Because genetic ancestry was estimated from only 294 loci, and a large set of populations across Africa, which may not be best for representing the West African ancestry of black Americans (Note how this is the population in question in the theory we are discussing). So an analysis focusing just on West African populations may change the relationship. Education was their only measure of the social environment, but other measures of the social environment, like “residential segregation, psychosocial stress, and everyday discrimination” may fully account for higher levels of BP in black Americans. Of course, further there needs to be further study to see whether it is the education per se that causes the differences in BP or if education serves only as a marker for other aspects of the social environment.

The evidence that education accounts for a lot of the variation in differences in BP between blacks and whites is strong. If it is other aspects of the social environment, and not education per se, then there is something in that environment that does not elicit the physiological response that leads to higher BP. We can also, of course, liken this to the Mazur’s (2016) honor culture hypothesis—the hypothesis “that young men’s participation in the honor culture of poor black neighborhoods has the effect of elevating T.” This is due to the adaptiveness of our physiological systems and how it adapts to the environment based on environmental cues.

There was one recent study where they found that “Among black male barbershop patrons with uncontrolled hypertension, health promotion by barbers resulted in larger blood-pressure reduction when coupled with medication management in barbershops by specialty-trained pharmacists” (Victor et al, 2018). This, of course, makes sense. If one is made aware of anything wrong with them, then they will be more likely to seek help for their ailments.

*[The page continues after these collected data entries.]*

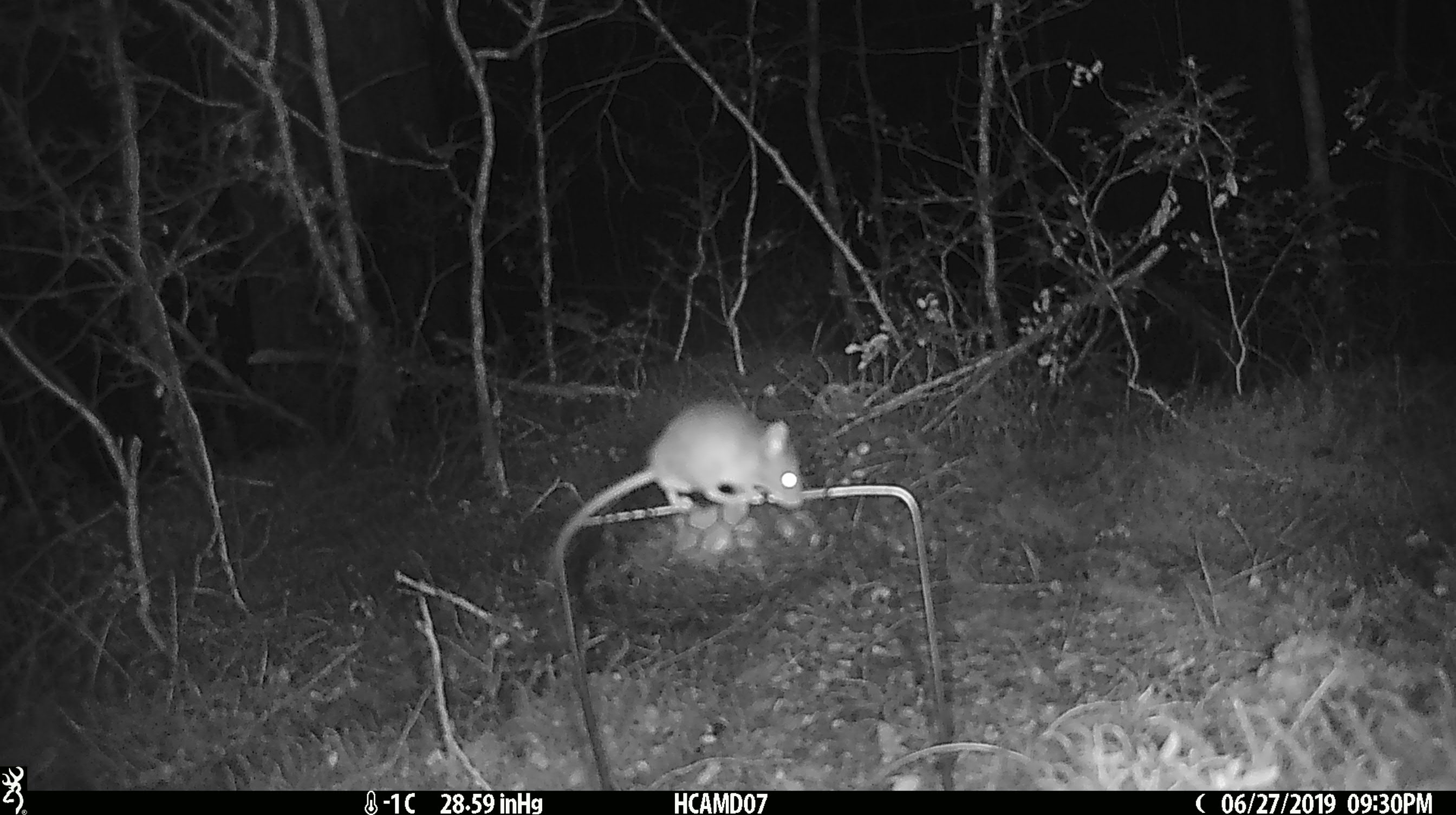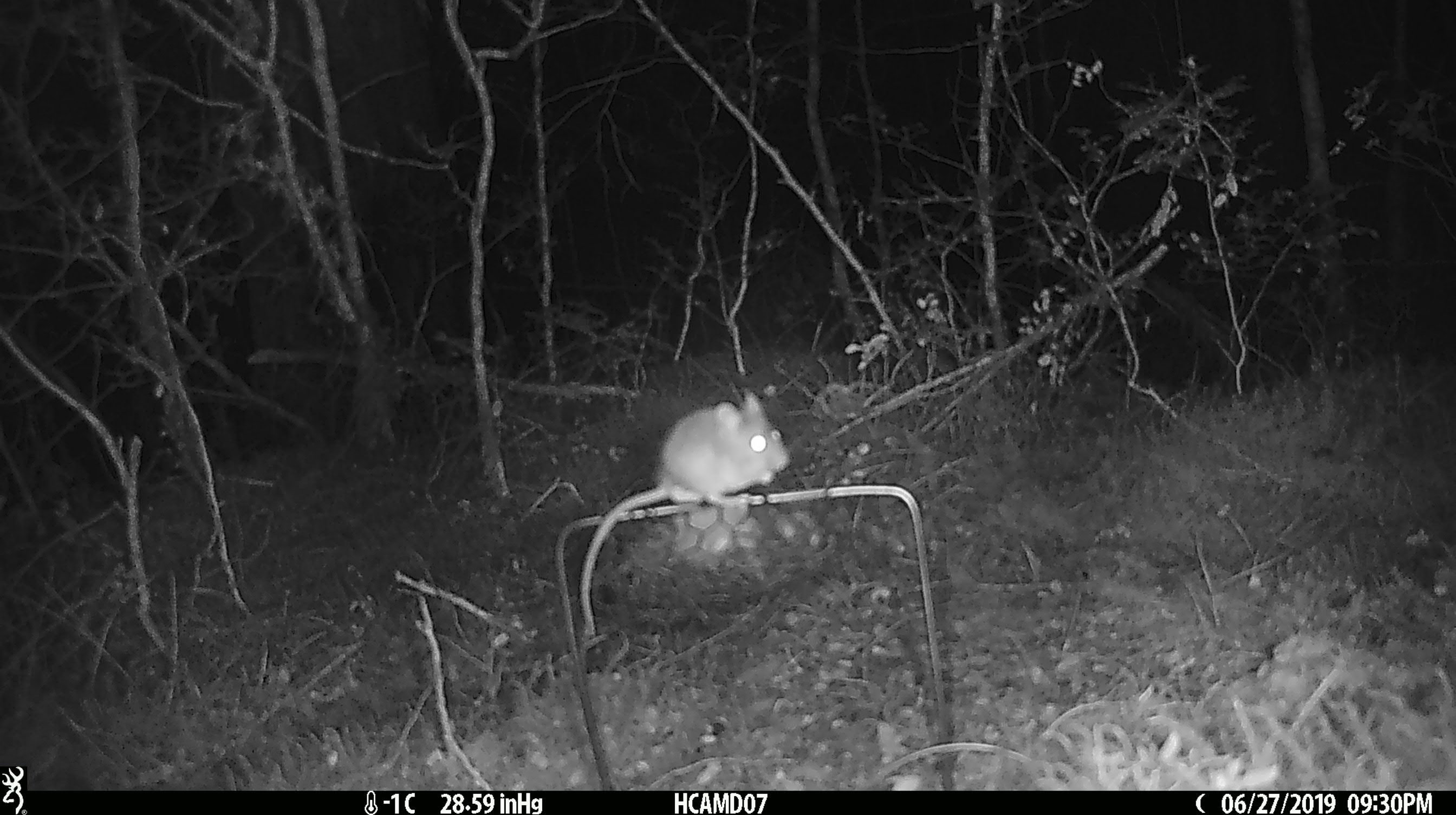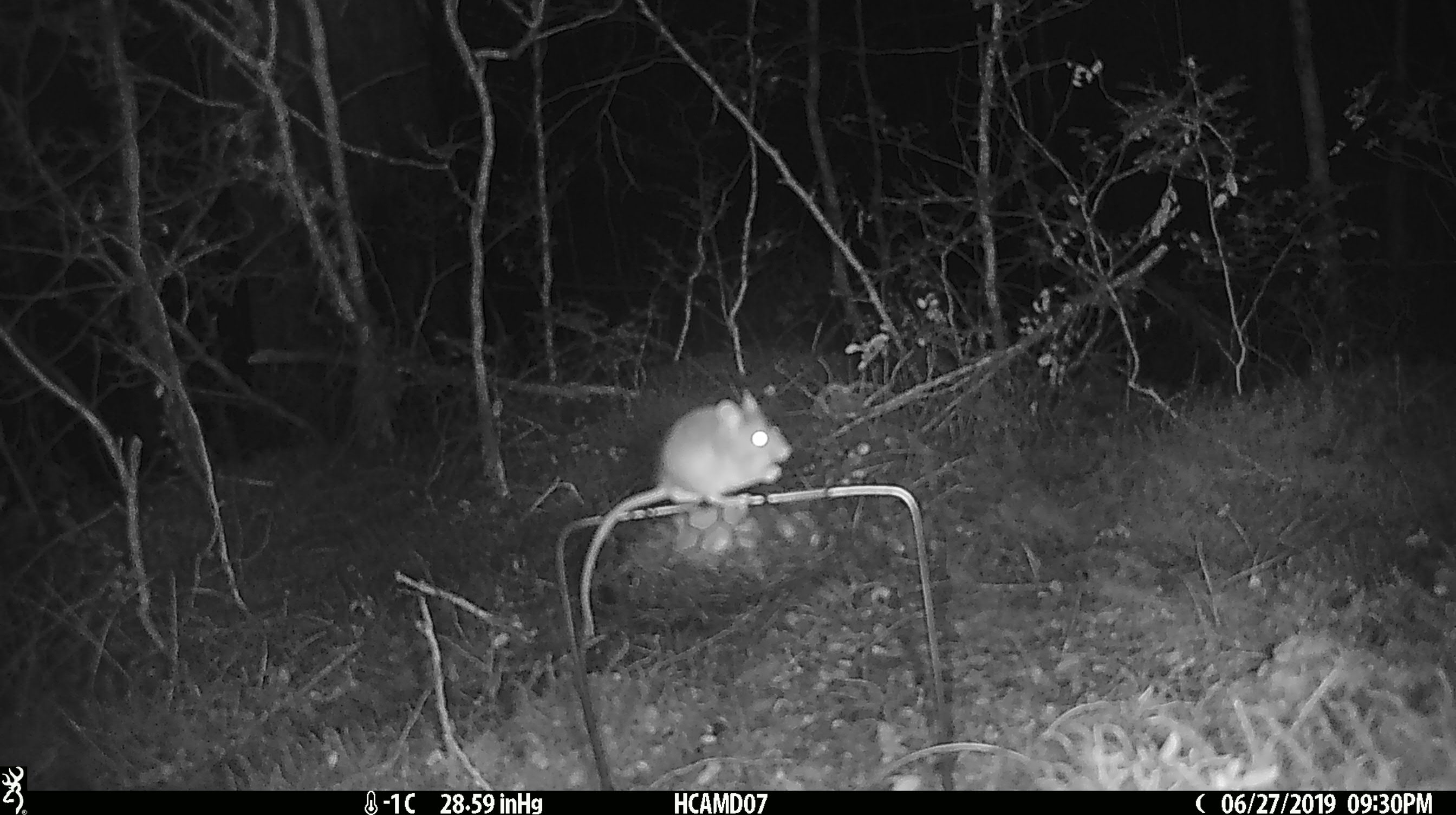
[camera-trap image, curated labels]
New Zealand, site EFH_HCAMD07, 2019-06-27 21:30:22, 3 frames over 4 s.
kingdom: Animalia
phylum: Chordata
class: Mammalia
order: Rodentia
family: Muridae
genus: Mus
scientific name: Mus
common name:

Victor et al (2018) write:

Because black men with hypertension often have multiple cardiovascular risk factors,37 marked reductions in blood pressure — if sustained with the use of our approach and then initiated more widely — might reduce the high rates of hypertension-related disability and death among black men with hypertension in the United States.11

Since three out of four black men have high blood pressure by the time they are 55, then if this can and does hold for the long-term, then this would help many individuals.

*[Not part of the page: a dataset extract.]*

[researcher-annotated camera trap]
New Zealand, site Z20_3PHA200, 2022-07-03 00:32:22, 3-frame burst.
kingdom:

Seventy-eight barber shops enrolled in the program. The n was 319 men who had a SBP of 140 mm or higher from 52 black-owned barber shops. The intervention increased doctor visits and anti-hypertensive medications (which I disagree with). Pharmacists were placed in the shop and checked the BP of black men who entered (barbers were also trained to measure BP). Reductions of 21.6 and 14.9 SBP and DBP respectively were seen. 63 percent of those who participated achieved a normal BP whereas 12 percent of those in the control group did so. This, clearly, is another way in which education can lower BP in this population.

This is a great idea—and if further study confirms that this works, it should begin to be implemented elsewhere. The most important factor is outreach—getting the information to people and teaching them how to reduce it on their own through lifestyle modifications. And since outreach is related to educating people on a certain topic, then this, too, falls under the—somewhat large—umbrella of “education.”

In sum, the SHH is a just-so story and doesn’t explain why blacks have higher rates of BP than whites. Genetic ancestry seems to not explain hypertension rates between blacks and whites. Social environment changes and outreach can lower BP disparities between populations. If one understands the intricacies of physiology, then they would understand the physiological responses to different environmental/social stimuli.